In June 2011, the European Council, the EU’s highest governing body, gave the green light to the European Framework for National Roma Inclusion Strategies, a Commission initiative that the 27 EU Member States have translated into their respective National Strategies to be developed between 2012 and 2020.
This initiative established for the first time a common framework for the development of measures and policies at national level based on approaches, objectives and areas of work shared by all the Member States of the European Union.
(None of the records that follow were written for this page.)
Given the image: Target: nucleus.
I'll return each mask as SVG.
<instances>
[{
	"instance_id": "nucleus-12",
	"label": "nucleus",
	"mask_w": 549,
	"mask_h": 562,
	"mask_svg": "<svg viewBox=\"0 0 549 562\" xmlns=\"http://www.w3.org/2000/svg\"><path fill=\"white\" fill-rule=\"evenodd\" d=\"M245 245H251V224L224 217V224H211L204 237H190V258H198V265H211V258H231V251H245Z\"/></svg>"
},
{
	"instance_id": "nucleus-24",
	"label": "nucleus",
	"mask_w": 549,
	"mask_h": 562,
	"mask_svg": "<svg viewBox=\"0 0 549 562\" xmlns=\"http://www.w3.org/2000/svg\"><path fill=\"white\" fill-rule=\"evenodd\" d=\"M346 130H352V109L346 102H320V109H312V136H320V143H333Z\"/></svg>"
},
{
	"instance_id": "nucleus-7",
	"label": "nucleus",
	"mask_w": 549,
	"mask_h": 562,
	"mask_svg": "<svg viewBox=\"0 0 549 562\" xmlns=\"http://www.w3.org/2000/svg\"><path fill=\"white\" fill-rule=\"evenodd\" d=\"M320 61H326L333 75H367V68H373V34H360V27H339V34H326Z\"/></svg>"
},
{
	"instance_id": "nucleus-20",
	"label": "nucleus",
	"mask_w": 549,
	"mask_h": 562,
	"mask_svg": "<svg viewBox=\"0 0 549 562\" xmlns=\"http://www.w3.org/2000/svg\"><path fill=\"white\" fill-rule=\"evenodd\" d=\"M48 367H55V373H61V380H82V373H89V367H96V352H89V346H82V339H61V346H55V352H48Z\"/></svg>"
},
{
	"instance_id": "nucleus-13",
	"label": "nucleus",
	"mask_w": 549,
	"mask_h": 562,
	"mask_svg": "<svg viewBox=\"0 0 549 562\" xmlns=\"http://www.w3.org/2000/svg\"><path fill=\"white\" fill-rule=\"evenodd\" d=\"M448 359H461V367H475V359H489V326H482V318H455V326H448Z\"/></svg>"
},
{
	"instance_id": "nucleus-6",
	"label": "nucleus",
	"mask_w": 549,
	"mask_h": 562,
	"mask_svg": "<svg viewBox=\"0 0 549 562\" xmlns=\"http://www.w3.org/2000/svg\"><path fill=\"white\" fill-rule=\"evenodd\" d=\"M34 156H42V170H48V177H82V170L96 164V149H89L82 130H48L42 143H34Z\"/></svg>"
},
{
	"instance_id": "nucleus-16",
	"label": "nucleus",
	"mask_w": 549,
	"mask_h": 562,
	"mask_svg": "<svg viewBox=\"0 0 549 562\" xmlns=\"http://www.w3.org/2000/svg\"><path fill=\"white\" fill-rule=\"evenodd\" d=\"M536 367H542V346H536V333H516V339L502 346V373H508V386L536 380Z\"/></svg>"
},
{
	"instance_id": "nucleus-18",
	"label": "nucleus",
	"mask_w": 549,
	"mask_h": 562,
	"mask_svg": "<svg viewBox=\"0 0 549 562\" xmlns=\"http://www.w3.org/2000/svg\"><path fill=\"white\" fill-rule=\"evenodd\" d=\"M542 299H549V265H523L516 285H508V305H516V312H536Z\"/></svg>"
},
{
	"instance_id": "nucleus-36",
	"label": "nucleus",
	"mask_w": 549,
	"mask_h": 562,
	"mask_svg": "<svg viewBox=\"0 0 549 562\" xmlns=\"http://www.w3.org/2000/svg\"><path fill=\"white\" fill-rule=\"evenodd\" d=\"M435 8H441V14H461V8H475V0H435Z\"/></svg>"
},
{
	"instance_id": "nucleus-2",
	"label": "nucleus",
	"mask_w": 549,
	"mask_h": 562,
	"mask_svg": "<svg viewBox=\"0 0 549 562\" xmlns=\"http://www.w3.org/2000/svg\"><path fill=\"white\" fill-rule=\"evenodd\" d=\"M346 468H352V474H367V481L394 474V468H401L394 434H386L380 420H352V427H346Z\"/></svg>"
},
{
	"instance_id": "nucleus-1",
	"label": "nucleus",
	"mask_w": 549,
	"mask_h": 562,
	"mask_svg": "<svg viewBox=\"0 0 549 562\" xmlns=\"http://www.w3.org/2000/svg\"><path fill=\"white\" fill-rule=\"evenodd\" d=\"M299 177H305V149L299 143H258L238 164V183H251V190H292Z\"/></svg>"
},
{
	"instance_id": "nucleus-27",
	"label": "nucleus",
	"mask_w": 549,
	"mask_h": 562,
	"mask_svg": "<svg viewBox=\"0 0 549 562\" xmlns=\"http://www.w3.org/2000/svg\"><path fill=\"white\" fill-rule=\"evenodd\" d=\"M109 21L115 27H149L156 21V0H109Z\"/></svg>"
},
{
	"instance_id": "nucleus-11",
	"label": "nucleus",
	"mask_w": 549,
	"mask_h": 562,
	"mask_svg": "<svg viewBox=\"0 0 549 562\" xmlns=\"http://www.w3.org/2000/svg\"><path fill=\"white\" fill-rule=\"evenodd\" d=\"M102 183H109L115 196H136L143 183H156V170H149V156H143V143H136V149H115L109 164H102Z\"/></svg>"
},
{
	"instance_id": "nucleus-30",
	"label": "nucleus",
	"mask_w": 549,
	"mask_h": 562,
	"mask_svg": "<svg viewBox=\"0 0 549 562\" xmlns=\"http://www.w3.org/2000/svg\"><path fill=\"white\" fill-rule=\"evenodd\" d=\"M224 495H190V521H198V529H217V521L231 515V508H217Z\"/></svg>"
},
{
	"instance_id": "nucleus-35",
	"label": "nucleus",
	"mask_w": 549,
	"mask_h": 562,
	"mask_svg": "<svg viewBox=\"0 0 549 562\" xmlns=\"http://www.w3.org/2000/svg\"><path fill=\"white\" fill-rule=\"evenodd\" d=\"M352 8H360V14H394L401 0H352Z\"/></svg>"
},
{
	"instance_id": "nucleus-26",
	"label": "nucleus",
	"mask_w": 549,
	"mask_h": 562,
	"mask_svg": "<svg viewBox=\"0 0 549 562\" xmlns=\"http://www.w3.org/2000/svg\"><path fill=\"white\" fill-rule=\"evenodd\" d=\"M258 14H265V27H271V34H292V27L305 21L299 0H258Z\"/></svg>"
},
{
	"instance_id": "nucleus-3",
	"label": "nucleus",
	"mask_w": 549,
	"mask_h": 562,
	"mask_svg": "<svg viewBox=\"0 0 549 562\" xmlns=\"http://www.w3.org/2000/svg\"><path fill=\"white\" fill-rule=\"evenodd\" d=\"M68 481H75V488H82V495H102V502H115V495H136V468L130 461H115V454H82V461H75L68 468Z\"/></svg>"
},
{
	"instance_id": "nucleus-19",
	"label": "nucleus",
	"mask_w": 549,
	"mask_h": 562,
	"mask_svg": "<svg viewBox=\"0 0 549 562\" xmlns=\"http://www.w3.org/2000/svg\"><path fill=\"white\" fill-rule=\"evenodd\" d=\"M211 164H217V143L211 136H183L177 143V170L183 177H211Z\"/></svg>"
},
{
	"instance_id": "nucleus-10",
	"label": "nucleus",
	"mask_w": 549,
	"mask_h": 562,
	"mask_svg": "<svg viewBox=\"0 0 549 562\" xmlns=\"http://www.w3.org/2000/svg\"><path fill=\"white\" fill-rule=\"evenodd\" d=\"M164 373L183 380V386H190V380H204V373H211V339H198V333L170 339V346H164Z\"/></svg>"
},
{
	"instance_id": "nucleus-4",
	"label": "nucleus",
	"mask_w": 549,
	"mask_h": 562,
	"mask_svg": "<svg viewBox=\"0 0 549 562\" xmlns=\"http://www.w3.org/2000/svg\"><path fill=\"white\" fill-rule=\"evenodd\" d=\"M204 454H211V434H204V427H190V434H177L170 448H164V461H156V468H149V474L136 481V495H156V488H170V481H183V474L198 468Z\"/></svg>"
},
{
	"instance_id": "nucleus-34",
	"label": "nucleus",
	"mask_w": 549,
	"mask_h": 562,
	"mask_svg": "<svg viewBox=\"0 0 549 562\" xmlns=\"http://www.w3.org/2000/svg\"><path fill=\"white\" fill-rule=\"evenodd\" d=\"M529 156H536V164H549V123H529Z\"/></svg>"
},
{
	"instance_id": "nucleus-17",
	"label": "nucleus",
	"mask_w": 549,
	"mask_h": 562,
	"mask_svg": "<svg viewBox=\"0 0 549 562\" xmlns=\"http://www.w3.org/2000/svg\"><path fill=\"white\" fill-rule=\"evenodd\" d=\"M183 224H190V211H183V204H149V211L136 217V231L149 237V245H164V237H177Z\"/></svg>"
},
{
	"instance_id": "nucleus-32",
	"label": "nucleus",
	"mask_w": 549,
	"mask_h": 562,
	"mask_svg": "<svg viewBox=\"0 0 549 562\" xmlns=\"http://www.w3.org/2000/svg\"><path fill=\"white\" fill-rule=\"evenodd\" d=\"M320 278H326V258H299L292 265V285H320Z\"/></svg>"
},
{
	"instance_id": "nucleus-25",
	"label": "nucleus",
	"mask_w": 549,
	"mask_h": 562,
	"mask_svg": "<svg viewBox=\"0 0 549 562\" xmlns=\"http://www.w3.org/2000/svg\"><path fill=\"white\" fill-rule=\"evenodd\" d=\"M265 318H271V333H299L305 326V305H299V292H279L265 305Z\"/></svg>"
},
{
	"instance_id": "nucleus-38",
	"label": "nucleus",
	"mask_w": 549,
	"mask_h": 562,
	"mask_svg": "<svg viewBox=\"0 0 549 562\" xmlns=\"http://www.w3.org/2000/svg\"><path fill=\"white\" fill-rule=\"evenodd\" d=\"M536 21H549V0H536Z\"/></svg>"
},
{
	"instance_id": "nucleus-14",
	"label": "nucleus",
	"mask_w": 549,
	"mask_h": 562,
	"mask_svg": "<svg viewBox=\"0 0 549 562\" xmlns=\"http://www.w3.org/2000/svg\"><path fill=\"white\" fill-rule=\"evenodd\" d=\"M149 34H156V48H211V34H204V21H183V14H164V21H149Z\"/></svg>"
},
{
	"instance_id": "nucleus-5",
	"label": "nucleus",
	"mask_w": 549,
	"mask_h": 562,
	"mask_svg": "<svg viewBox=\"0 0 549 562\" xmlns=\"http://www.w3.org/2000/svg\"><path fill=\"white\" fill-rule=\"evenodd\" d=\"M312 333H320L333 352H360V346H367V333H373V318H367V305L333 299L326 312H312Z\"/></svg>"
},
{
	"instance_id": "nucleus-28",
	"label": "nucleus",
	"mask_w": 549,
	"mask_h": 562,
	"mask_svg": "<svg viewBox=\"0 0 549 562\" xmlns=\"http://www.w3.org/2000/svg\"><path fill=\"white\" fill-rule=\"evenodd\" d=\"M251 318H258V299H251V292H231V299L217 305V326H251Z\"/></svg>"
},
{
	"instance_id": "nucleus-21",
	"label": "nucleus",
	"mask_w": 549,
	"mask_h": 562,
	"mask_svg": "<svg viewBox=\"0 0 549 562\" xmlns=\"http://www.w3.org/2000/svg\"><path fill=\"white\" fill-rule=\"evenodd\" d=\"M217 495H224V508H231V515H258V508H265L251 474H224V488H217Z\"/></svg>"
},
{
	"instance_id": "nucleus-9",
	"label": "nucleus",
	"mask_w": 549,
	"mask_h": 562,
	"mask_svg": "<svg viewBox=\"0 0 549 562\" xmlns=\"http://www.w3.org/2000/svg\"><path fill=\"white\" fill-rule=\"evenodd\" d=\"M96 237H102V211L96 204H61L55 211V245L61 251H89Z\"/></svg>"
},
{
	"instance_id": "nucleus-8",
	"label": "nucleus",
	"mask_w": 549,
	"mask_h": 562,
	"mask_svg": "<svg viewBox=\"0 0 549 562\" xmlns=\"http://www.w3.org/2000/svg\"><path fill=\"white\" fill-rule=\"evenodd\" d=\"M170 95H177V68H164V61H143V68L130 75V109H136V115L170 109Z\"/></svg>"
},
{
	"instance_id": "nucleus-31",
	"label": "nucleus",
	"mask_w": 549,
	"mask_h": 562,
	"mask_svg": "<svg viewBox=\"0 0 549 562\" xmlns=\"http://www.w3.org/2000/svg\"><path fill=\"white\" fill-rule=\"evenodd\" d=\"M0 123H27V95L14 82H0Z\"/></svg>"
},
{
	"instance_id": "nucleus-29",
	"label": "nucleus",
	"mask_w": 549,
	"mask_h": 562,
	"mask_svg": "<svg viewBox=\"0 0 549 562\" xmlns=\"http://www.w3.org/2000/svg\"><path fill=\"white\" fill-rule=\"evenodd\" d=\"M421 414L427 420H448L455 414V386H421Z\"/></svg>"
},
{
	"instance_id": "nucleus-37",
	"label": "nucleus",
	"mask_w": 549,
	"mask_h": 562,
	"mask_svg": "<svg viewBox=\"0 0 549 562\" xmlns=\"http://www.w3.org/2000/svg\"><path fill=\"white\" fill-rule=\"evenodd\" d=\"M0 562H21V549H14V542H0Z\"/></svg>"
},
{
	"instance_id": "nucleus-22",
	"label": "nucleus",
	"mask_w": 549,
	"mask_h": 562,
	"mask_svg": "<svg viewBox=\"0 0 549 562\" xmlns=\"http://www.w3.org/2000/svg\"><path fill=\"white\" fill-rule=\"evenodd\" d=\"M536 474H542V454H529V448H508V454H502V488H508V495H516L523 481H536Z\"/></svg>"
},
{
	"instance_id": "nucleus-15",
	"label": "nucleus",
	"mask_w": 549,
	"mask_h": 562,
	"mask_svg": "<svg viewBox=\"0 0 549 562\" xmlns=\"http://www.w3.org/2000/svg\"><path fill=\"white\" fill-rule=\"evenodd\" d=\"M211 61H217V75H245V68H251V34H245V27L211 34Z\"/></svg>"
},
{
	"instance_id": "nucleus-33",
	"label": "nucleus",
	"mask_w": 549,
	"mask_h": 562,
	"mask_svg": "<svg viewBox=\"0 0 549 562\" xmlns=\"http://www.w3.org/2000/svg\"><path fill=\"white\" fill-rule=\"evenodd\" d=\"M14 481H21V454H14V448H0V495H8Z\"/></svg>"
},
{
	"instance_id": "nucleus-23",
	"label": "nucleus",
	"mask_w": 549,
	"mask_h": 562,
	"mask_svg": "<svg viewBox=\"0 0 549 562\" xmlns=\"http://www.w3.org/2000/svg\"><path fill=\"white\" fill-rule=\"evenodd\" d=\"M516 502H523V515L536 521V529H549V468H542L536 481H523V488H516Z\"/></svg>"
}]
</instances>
It also had the political and financial support of the EU and the 27 Member States and wqass part of a larger European strategy, EU 2020, with explicit objectives to reduce the poverty and exclusion that have afflicted the Roma population for centuries.
Basic Principles to achieve Roma People Social Inclusion
- Constructive, pragmatic and non-discriminatory policies.
- Specifical, but not exclusive focus on the Roma population.
- Intercultural approach.
- Aiming at a full inclusion of the Roma population into society.
- Awareness-raising on gender discrimination.
- Involvement of regional and local administrations.
- Involvement of civil society.
- Active participation of Roma people.
Presented at the European Platform for Roma Inclusion (Prague, 2009)
This is very relevant for the PROMA Project, as well as the Education Dimension of the Framework. Despite major advances in schooling, there are still serious problems, such as the very high dropout rates in compulsory secondary education. And although there is an increase in the number of Roma students in post-compulsory secondary and university, the percentages are still much lower than the average. We are still far from achieving a situation of educational normalisation for Roma pupils, specially women.